Mandarin-speaking preschoolers’ pitch discrimination, prosodic and phonological awareness, and the relation with their reading abilities in first grade

Mandarin-speaking preschoolers’ pitch discrimination, prosodic and phonological awareness, and the relation with their reading abilities in first grade

First Author: Wei-Lun Chung -- National Taipei University of Education
Keywords: Prosody, Phonological awareness, Word reading, Reading comprehension, Chinese
Abstract / Summary: 

Purpose
A previous study revealed that prosodic awareness predicted Chinese character recognition more than phonological awareness in Taiwanese fourth graders. However, the unique contributions of prosodic awareness to Chinese character recognition might be influenced by the instruction in phonetic symbols (for Mandarin phonemes and tones) they received in first grade as an aid of character pronunciation.

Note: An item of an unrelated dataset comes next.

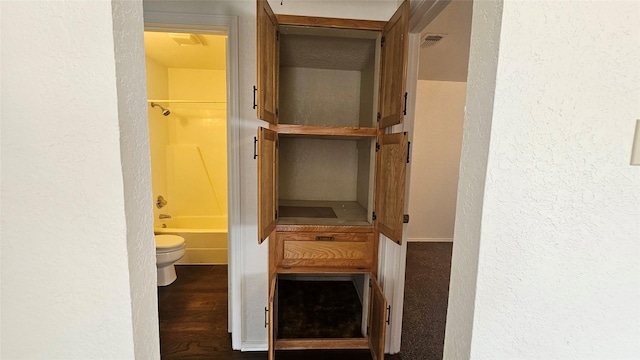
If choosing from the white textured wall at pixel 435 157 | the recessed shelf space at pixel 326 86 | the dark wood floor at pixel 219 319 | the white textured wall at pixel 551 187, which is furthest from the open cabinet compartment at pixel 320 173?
the white textured wall at pixel 435 157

Thus, the current study aimed to examine preschoolers’ pitch discrimination, prosodic and phonological awareness before they learned Mandarin phonetic symbols and the relation with their later reading abilities in first grade.

Method
In kindergarten, forty-nine Mandarin-speaking children were recruited and given (1)two pitch discrimination tasks: pitch contour (patterns of rises and falls) and pitch interval (frequency separation between tones); (2)one prosodic awareness task: Mandarin tone perception; (3)three phonological awareness tasks: sound deletion, onset and rhyme contrast. After one year, these children in first grade received two reading tasks: Chinese character recognition and reading comprehension.

Results
Pitch contour discrimination, independent of age, made significant contributions to Chinese character recognition. Mandarin prosodic awareness, independent of age, predicted Chinese character recognition and reading comprehension more than phonological awareness.

Conclusions
Pitch contour discrimination is an important predictor of Mandarin word reading. Prosodic awareness appears to be more important to Mandarin word reading and reading comprehension than phonological awareness. Together, pitch contour discrimination and prosodic awareness, both of which were measured before the instruction in phonetic symbols in first grade, are important to learning to read Mandarin.